> **EXERCISE DIRECTIONS**:
The listing that follows should be duplicated character for character.

> **DATA SHOWN**:
- - - - - - -

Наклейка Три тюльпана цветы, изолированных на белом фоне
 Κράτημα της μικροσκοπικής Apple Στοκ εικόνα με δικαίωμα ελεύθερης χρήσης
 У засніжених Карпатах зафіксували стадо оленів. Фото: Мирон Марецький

- - - - - - -

> **EXERCISE ANSWER**:
Наклейка Три тюльпана цветы, изолированных на белом фоне
 Κράτημα της μικροσκοπικής Apple Στοκ εικόνα με δικαίωμα ελεύθερης χρήσης
 У засніжених Карпатах зафіксували стадо оленів. Фото: Мирон Марецький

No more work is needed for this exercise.